Rare Book Monthly

Articles - November - 2004 Issue

The Devil Wears Prada by Lauren Weisberger

Miss Weisberger has broken the code of omerta.

Miss Weisberger has broken the code of omerta.


The book tells the story of Andy, a young woman fresh out of Brown, who becomes the junior assistant to Miranda Priestly who runs Runway magazine, the most important 'zine" in the fashion field. The author actually worked in the same capacity for Anna Wintour of Vogue. Andy becomes a slave to the whims and demands of her boss who, in the book, is presented as the primal scream of high couture. The book details Andy's loss of humanity as the months ensue and her eventual recovery as the year ends, tragedy overtakes, and her boyfriend puts his foot down. It's a novel for Christ-sakes but one that I have come to learn is close enough to the truth to titillate the interested and petrify the knowledgeable.
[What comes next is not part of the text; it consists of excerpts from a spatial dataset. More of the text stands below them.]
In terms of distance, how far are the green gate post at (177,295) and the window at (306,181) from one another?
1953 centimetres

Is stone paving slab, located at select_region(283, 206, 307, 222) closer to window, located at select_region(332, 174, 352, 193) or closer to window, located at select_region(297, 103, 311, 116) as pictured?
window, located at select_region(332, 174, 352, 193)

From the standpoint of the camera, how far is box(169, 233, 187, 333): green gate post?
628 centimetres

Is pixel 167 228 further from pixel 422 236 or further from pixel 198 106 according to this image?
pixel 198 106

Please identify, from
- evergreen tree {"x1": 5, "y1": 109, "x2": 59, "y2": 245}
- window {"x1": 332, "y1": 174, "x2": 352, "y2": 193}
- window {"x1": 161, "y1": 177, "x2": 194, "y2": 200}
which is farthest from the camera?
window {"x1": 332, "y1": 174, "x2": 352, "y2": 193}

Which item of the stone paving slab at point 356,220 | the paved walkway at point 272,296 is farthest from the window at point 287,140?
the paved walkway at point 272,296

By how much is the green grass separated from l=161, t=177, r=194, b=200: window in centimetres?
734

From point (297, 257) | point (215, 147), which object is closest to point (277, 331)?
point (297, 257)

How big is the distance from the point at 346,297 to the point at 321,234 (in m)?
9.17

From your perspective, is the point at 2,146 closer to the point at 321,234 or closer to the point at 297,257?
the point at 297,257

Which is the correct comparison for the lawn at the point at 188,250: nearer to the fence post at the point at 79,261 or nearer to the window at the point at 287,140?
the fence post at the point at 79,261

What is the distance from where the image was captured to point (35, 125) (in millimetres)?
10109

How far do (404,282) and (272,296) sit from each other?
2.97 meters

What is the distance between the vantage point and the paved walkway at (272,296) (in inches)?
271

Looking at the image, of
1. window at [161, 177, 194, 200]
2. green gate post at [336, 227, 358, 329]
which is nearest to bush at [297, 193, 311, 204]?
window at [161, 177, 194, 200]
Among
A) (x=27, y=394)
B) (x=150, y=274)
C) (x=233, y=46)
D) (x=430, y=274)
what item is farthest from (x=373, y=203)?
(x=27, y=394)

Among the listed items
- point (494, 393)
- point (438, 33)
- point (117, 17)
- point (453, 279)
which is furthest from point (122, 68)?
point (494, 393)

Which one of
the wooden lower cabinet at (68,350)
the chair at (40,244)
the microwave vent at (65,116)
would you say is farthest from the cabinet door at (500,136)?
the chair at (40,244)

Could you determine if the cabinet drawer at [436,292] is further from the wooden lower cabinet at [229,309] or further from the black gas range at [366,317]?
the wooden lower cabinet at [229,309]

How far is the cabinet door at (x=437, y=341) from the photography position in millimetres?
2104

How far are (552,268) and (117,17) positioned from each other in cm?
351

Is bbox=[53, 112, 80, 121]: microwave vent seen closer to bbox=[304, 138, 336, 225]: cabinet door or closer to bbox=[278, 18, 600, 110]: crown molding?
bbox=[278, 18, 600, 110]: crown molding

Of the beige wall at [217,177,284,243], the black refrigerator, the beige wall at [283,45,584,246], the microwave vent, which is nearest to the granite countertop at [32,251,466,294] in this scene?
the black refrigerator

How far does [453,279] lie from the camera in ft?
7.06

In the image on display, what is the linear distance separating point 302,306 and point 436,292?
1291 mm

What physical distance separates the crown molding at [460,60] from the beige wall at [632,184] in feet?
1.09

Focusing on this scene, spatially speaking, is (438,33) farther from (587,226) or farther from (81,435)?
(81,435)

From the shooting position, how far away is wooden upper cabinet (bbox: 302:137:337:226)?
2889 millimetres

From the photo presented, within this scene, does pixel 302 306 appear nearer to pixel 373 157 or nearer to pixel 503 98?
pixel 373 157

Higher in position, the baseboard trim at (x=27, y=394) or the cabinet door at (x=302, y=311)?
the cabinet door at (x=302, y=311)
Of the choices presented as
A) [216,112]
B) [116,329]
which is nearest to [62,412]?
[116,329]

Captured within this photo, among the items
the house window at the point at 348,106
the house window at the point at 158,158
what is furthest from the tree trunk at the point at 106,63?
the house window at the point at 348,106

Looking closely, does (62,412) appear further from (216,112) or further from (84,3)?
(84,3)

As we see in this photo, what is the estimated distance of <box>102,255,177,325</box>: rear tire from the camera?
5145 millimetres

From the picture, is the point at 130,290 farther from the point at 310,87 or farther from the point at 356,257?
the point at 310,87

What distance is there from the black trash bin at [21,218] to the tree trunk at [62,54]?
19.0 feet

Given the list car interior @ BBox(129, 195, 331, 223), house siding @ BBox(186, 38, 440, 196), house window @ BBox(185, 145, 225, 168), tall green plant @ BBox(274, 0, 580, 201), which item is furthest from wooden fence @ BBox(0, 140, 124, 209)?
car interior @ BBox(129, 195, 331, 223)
Hence the double New York Times reviews and the spleen they express.

Here are some quotes from these reviews:

Kate Betts, former editor in chief of Harper's Bazaar wrote:
"It's hard to get past the onslaught of Page Six gossip and film-rights buzz that has preceded "The Devil Wears Prada," Lauren Weisberger's thinly veiled roman a clef about her thankless year sidetracked in the trenches of a fashion magazine. Start with a Mommy Dearest premise featuring our most famous fashion editor, add an irresistible title and throw in a six-figure movie deal - does it even matter what's actually on the page when everybody is reading between the lines?

As is customary in this increasingly popular brand of bite-the-boss fiction, the names (and hair color) have been changed to protect the guilty. Weisberger worked at Vogue - here called Runway - as an assistant to its pencil-thin brunet editor, Anna Wintour, here the blond Miranda Priestly. Conde Nast has been renamed Elias-Clark, but Oscar de la Renta and Tommy Hilfiger and most of the rest of the vast throng of designers, photographers, models and celebrities who adorn the fashion firmament are undisguised."
And Janet Maslin wrote:
"If Cinderella were alive today, she would not be waiting patiently for Prince Charming. She would be writing a tell-all book about her ugly stepsisters and wicked stepmother, taking care to position herself at the absolute center of their story. She would be dishing the dirt, wreaking vengeance and complaining all the way.

Cinderella may have been too nice for that, but Lauren Weisberger is not. Ms. Weisberger graduated from college and began per professional life in a low-level position at the Conde Nast publishing empire. Now she has written a novel, "The Devil Wears Prada," and can devote a second career to insisting it is not exactly, precisely, entirely one long swat at the editor of Vogue."
Only one question remains. Where can you find this tome? For sure it is in bookstores. Whether it is also in pharmacies by the sunglasses I don't know. But it should be. As a change of pace it is a fun time out.